▶ **EXTRACTED TEXT**:
↓↓↓

Thus American society stands broadly convicted of necrophilia — as opposed to biophilia. And Erich Fromm becomes the 10,000th American writer to remark the mechanization of death‐dealing in Vietnam and to note that the self‐destructiveness of drug addiction is not surprising in the youth of life‐denying culture.
Some fifty years later, Fromm’s concerns speak directly to the Trumpocene and how the American people got here and hopefully can escape it before we run out of time.
When I am emailed or otherwise speak with people who tell me that they are principled liberals, progressives or “good lefties”, which in their minds means they cannot in good conscience support President Biden, I have a standard reply. I tell them to make a list of all the issues they purport to care about so much. Look very carefully at the list. There is not one real issue on that list that Donald Trump, his MAGA people and the Republican Party will address in a way that you would like. Moreover, they will make all those things far worse in ways you likely cannot even imagine. Thus, to convince oneself that not voting for Biden is a type of great strategic move and the long game where the Democrats will be forced to adapt after they are defeated in the 2024 election is silly talk to the extreme. Donald Trump will be America’s first dictator; he and his successors will not leave power; burning down the proverbial village in order to save it does not work.
So please listen to Hillary Clinton and the other alarm-sounders this time. They are trying to save the American people and American democracy. But in the end the American people will have to exercise the agency, intelligence, reason, and be responsible enough to save themselves.

↑↑↑

▶ **WHAT THE EXERCISE ASKS**: Please set down the commentary above on Erich Fromm and the 2024 election again, word for word and in full.

▶ **RECORD EXCERPTS**:
↓↓↓

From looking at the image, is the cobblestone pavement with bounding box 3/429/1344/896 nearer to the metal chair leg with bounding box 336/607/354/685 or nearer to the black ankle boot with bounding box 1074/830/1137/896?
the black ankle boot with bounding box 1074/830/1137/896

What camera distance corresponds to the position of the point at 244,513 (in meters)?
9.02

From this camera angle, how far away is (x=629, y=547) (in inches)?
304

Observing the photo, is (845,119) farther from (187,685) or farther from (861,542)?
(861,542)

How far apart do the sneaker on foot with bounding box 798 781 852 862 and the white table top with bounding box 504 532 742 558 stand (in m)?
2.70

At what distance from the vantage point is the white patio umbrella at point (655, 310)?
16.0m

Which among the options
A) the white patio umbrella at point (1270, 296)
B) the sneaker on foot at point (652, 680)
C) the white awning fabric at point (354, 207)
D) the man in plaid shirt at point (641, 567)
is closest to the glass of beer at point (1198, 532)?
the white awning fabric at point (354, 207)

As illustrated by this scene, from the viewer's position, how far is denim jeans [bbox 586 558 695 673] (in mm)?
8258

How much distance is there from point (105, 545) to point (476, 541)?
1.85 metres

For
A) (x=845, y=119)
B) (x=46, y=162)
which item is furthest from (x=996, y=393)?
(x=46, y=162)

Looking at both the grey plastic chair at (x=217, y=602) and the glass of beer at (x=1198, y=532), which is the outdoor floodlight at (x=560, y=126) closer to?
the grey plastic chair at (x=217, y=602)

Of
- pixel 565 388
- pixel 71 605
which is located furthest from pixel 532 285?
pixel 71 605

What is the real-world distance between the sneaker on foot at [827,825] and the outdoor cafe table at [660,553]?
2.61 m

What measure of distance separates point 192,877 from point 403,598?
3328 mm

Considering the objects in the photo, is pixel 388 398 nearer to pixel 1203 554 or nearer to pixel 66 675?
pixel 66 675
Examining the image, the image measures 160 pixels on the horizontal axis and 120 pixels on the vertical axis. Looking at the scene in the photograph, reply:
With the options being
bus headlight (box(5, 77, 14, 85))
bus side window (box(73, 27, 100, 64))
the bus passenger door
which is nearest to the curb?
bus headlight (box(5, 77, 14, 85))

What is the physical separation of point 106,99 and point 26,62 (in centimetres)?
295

↑↑↑

▶ **ANSWER BOX**:
Thus American society stands broadly convicted of necrophilia — as opposed to biophilia. And Erich Fromm becomes the 10,000th American writer to remark the mechanization of death‐dealing in Vietnam and to note that the self‐destructiveness of drug addiction is not surprising in the youth of life‐denying culture.
Some fifty years later, Fromm’s concerns speak directly to the Trumpocene and how the American people got here and hopefully can escape it before we run out of time.
When I am emailed or otherwise speak with people who tell me that they are principled liberals, progressives or “good lefties”, which in their minds means they cannot in good conscience support President Biden, I have a standard reply. I tell them to make a list of all the issues they purport to care about so much. Look very carefully at the list. There is not one real issue on that list that Donald Trump, his MAGA people and the Republican Party will address in a way that you would like. Moreover, they will make all those things far worse in ways you likely cannot even imagine. Thus, to convince oneself that not voting for Biden is a type of great strategic move and the long game where the Democrats will be forced to adapt after they are defeated in the 2024 election is silly talk to the extreme. Donald Trump will be America’s first dictator; he and his successors will not leave power; burning down the proverbial village in order to save it does not work.
So please listen to Hillary Clinton and the other alarm-sounders this time. They are trying to save the American people and American democracy. But in the end the American people will have to exercise the agency, intelligence, reason, and be responsible enough to save themselves.